* **OBJECTIF 1**: D'après la critique, qui est le juge d'instruction chargé de l'affaire ?
* **OBJECTIF 2**: Résumez la critique en deux phrases.
* **OBJECTIF 3**: Recopiez, s'il vous plaît, la critique entre « L'enfant d'octobre » et « et d'eaux sombres. », bornes incluses.

---------- TEXTE À LIRE ----------

L'enfant d'octobre
de Philippe Besson

critiqué par Bidoulet, le 31 mai 2006
( - 56 ans)


La note:  étoiles
Il refait le match !
Dès les premières pages où il peint un paysage d'une province isolée, froide et désolée, Philippe Besson emporte l'adhésion du lecteur frissonnant tant il est saisi par cet univers de givre, de noirs coteaux et d'eaux sombres.
Philippe Besson relate le crime emblématique des années 1980 dans un récit incisif, presque chirurgical, où seuls les faits, rien que les faits, sont rapportés avec une concision et un détachement diaboliques. Cette affaire, que les moins de vingt ans ne peuvent pas connaître mais que les plus de vingt ans n'ont pas pu ignorer tant elle a été médiatisée, nous emmène sur les bords de la Vologne où flotte le corps du petit Gregory un soir d'octobre 1984. Mais l'auteur ne se contente pas d'une énonciation glaciale des événements, du déroulement de l'enquête, du rôle de la presse, des rebondissements dignes des meilleurs thriller, pas plus que des lamentables tergiversations de l'instruction bâclée par le "petit juge", Jean-Michel Lambert. Alternant le récit et la fiction, Philippe Besson, avec la profonde sensibilité qui caractérise cet auteur, imagine les pensées de Christine Villemin, les douleurs d'une mère vilipendée par les médias et mise en examen par un juge d'instruction qui cède à la pression de l'opinion publique.
Ce roman, car tout ici est romancé, est mené tambour battant par un auteur qui prend le parti de dénoncer l'inique instruction du "petit juge", sa faiblesse face aux requins de la presse qui lui dicte son jugement. Pourtant jamais Philippe Besson ne fait état de sa conviction personnelle. Christine Villemin, si longtemps montrée du doigt vengeur de la vindicte publique, est innocentée. Le mystère reste entier.

---------- DONNÉES AFFICHÉES ----------

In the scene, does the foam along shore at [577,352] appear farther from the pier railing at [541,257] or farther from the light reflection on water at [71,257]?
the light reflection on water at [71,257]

----------

* **SOLUTION COMPLÈTE 1**: Jean-Michel Lambert, surnommé le « petit juge ».

* **SOLUTION COMPLÈTE 2**: Philippe Besson relate l'affaire du petit Gregory, retrouvé dans la Vologne un soir d'octobre 1984, en alternant récit et fiction pour imaginer les pensées et les douleurs de Christine Villemin. Ce roman dénonce l'instruction du « petit juge », soumis à la pression de la presse, sans que l'auteur fasse état de sa conviction personnelle, et le mystère reste entier.

* **SOLUTION COMPLÈTE 3**:
L'enfant d'octobre
de Philippe Besson

critiqué par Bidoulet, le 31 mai 2006
( - 56 ans)


La note:  étoiles
Il refait le match !
Dès les premières pages où il peint un paysage d'une province isolée, froide et désolée, Philippe Besson emporte l'adhésion du lecteur frissonnant tant il est saisi par cet univers de givre, de noirs coteaux et d'eaux sombres.